Lectura 4:00 min
La Cultura de la Paz, Temporada de Informes
Pascual Hernández Mergoldd | La cultura de la paz
“Nada va bien en un sistema político en el que las palabras contradicen los hechos”, Napoleón Bonaparte
Entramos a la temporada 2026 de giras de informes. La Presidenta realizará una gira por los 31 estados del país tras presentar su Segundo Informe de Gobierno en Palacio Nacional. Se ofrecerán datos y cifras con los que la Mandataria ilustrará los logros de su primer bienio. Este formato ha sustituido la comparecencia tradicional en la más alta tribuna del país. Resulta paradójico que, pese a la obsesión por cámaras y micrófonos y a la afición tanto de la Mandataria como de su antecesor por reformar la Constitución, no se haya retomado el formato original de rendir cuentas ante el Congreso de la Unión, especialmente contando con una mayoría calificada que, aunque espuria, garantizaría aplausos y vítores.
La palabra, que en manos de poetas y escritores se convierte en arte, corre aquí el riesgo de ser utilizada como instrumento de manipulación y la Presidenta, en su condición de oradora, como operadora de la destrucción. Hablar mucho y decir poco ha sido la constante de los monólogos mañaneros de los inquilinos de Palacio Nacional, quienes han hecho alarde de palabras huecas para falsear la realidad, difundir decisiones autoritarias, acrecentar la polarización y anunciar ocurrencias que han erosionado el Estado de Derecho.
Es previsible que en el informe se omitan los problemas nacionales más graves: la desaparición cotidiana de personas, el estancamiento económico, el aumento del empleo informal y la caída del empleo formal, la baja en ingresos tributarios y el incremento de la deuda pública. También es muy probable que se evite la mención al lastre para las finanzas públicas que representan los subsidios destinados al Tren Maya, Mexicana de Aviación, Dos Bocas, Litio MX, el AIFA y la Megafarmacia, proyectos que no despegan.
La llamada transformación avanza diluyendo -sin tregua- los derechos individuales e imponiendo el pensamiento único del oficialismo, subordinando al ciudadano al aparato gubernamental y censurando la libertad de expresión bajo el disfraz de “derechos de las audiencias”.
La sistemática reducción de derechos ciudadanos, acompañada de una manipulación constante de la ley a conveniencia, es evidente en la reciente iniciativa presidencial para modificar la Constitución y prohibir que quienes poseen doble nacionalidad puedan ser gobernadores o presidentes. Sin embargo, no es seguro que sus correligionarios en el Legislativo la respalden en los términos planteados, como ha ocurrido con otras de sus iniciativas.

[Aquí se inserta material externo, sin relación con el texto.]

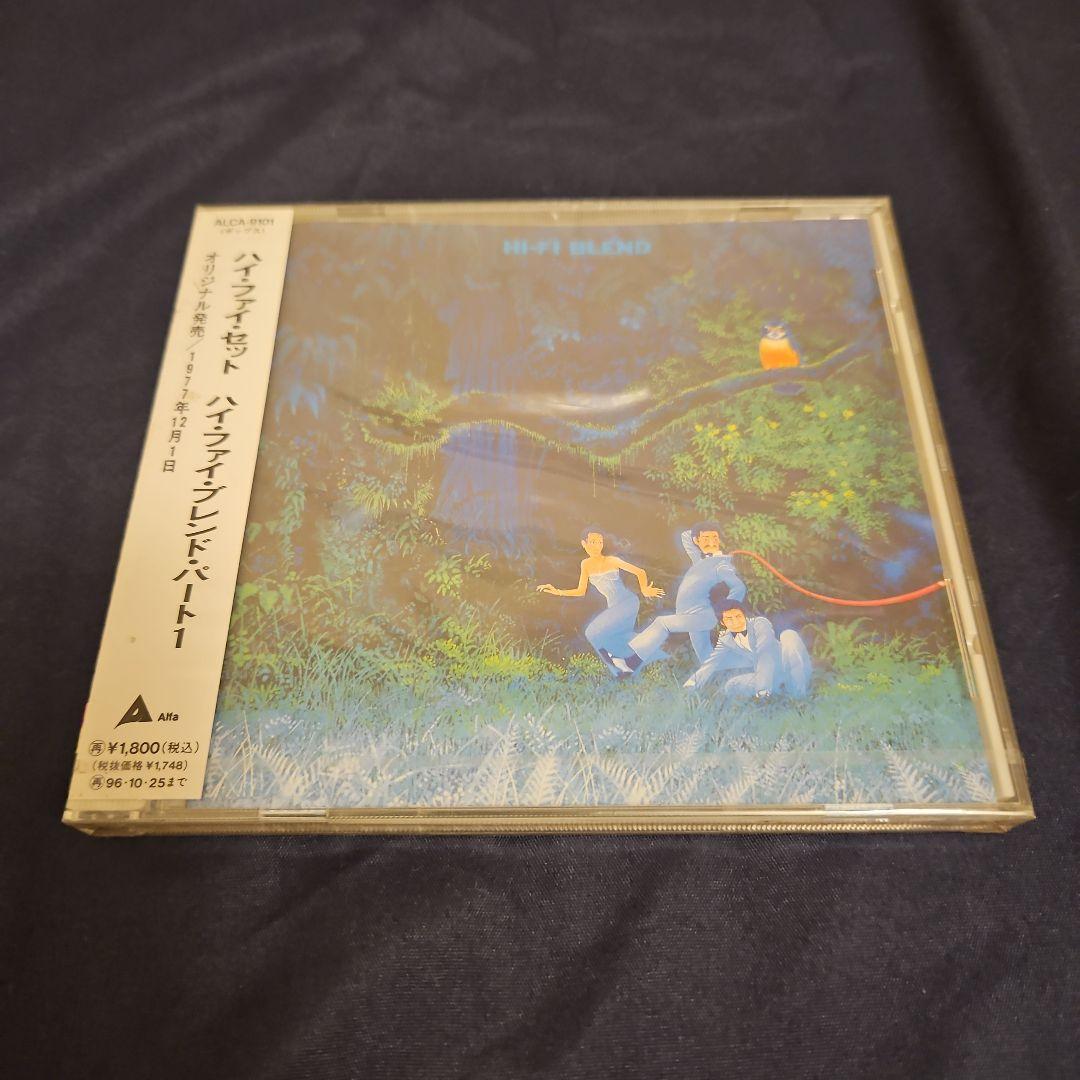 ハイ・ファイ・セット　ハイ・ファイ・ブレンド・パート1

Estos ocho años han estado marcados por una política asistencialista sin desarrollo, orientada únicamente a la obtención de votos.

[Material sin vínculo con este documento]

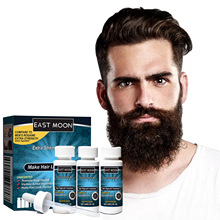 East Moon ��ʿ�o�lҺ ��ʿë�l�I�B�o���̝��l�����AҺ�o�����b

La Presidenta es presa de la herencia negativa de su antecesor y de falta de fuerza institucional -aunque la tenga en lo personal- para redefinir su margen de maniobra y reencauzar la política nacional en los cuatro años restantes de su mandato.
Pesan fundadas y crecientes sospechas sobre los vínculos del oficialismo con cárteles de la droga para el financiamiento de sus campañas electorales, actos de narcoterrorismo, tráfico de influencias y corrupción, todo ello encubierto por los mandatarios.
El rumbo es equivocado y urge evitar que el país quede en peor estado del que estaba.
¿Quiénes somos y en qué nos estamos transformando?
Para propiciar una convivencia armónica y respetuosa, es indispensable que el oficialismo abandone la humillación, la parcialidad y el desprecio hacia quienes piensan distinto y a la ciudadanía en general. La reconstrucción de México requiere una cultura de la paz y de concordia que sólo será posible mediante un contagio positivo que generalice la práctica del diálogo en todos los ámbitos de interacción social.
*El autor es abogado y mediador profesional.